13 thoughts on “Barnes & Noble, Kohl’s, and Marriott Top Customer Service Ratings”

  1. Jeff: I didn’t view this as a deviation from Net Promoter Score (NPS) at all; this analysis is just a different thing. It uses a “net scoring” calculation like NPS, but I’ve used that type of analysis long before NPS and on many other things as well.

    This is a satisfaction question, which actually is an effective type of question for one level of Voice Of The Customer feedback that I call “Interaction Monitoring.” NPS, on the other hand, is more appropriate for what I call “Relationship Tracking.”

    Companies need a portfolio of measurements. While the NPS has been promoted as “The Ultimate Question,” every company that I work with on NPS uses it as part of an overall VoC program — not as the one and only question they ask customers.

    I also have an upcoming piece of research that is very similar to this one that looks at consumers’ likelihood to recommend 133 companies. Based on a 5-point scale (instead of the NPS 11-point scale), I calculated a Net Recommendation score.

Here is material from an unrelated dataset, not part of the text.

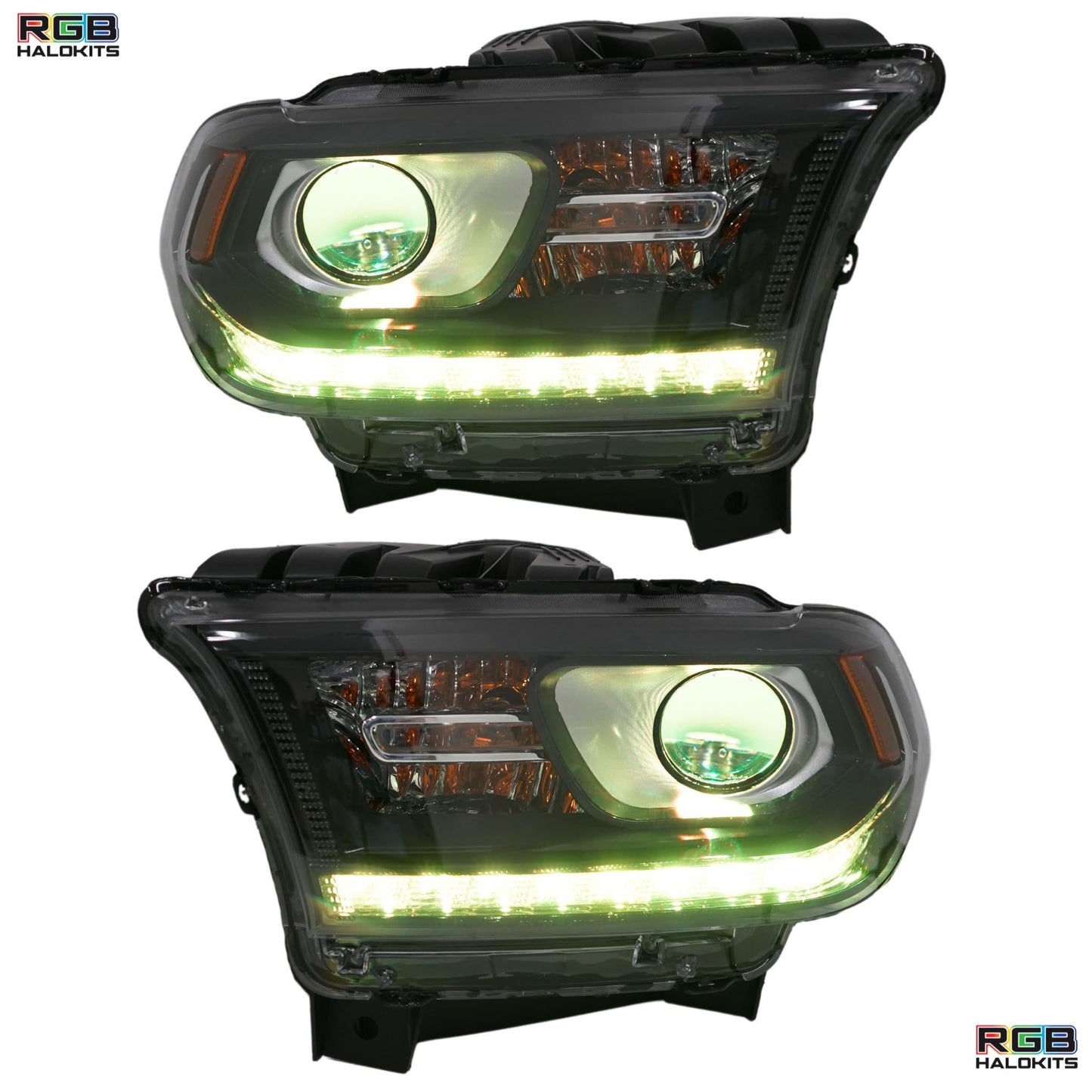 Dodge Durango Multicolor DRL Boards (2014-2020) - image 8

  2. Scott: I like your “generation D” label, although I’m not sure if it holds. I haven’t yet done the research to identify the underlying reason for the low scores. There could be many reasons for their lower scores like higher (unmet) expectations, general propensity to give lower scores, processes at companies not tailored to their needs, etc. Interestingly, I’ve also found a lot of dissatisfaction in Younger Boomers across much of my research. In this study, they were the least satisfied with customer service when it came to banks, credit card providers, health plans, and PC manufacturers.

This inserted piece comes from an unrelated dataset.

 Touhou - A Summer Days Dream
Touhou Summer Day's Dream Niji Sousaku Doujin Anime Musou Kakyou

  3. Hi Bruce, it is interesting but not un-expected that 16 of your 19 firms with Top Customer Rating are in retail…hmmm. Retail is what I deem a very efficient market place for the consumer… in other words it is transparant and easiery for the consumer to ascertain value and semingly most important recenty, affordability. Additionally retail is now focusing on the lifetime value of a customer.

    Banks have forgotten about the lifetime value of a customer and focus only on the current transaction and are now motiveated by the profit incentive offered by the Fed in making money on the spread between the almost zero percent cost of money and investing zero percent in safe securities.

    Now if retailers were able to get into banking and insurance… hmmm…

    D

  4. Bruce,

    I found your observations on the generational gap quite interesting – could it be that younger generations live and breathe technology and are easily annoyed by a slow agent on the phone or a confusing support site? Many younger simply people have an information overload resulting in very little patience and short attentions span. They’d rather tweet about a support issue, than deal with customer service. I’d expect that companies that manage to harness this power will only rise in your rankings.

    On a very different note, not sure if anyone read this but this article sure stirred a lot of emotions:
    http://www.forbes.com/2010/01/06/innovation-customers-competitors-leadership-managing-marketing.html

  5. It would be really interesting to know if asked “what companies are most like Apple to you” if customers results would place Apple in an obvious cluster relating to PC manufacturer, e.g.

    Apple vs MSFT (OS)
    Apple vs Nokia / Google (Mobile handsets)
    Apple vs Sony (media players)
    Apple vs Dell (PC manufacturer)
    Apple vs Netflix (Movies on Demand)

    Some of these companies have such a diverse set of possible customer experience touchpoints. However, in some cases (e.g. Apple) the value of table 2 is very dependent on industry classification

  6. Bruce,

    You should check out how “well” ranked your #1 customer service spot (Barnes & Noble) is at the customer service board. Barnes & Noble is a tyrant and a perfect example of what big business thinks they can get away with. 183 (and counting) negative comments and 9 positive. Really, this is the #1 spot? You’re not getting a cut off the top are you?! Once again a prime example of irresponsible reporting.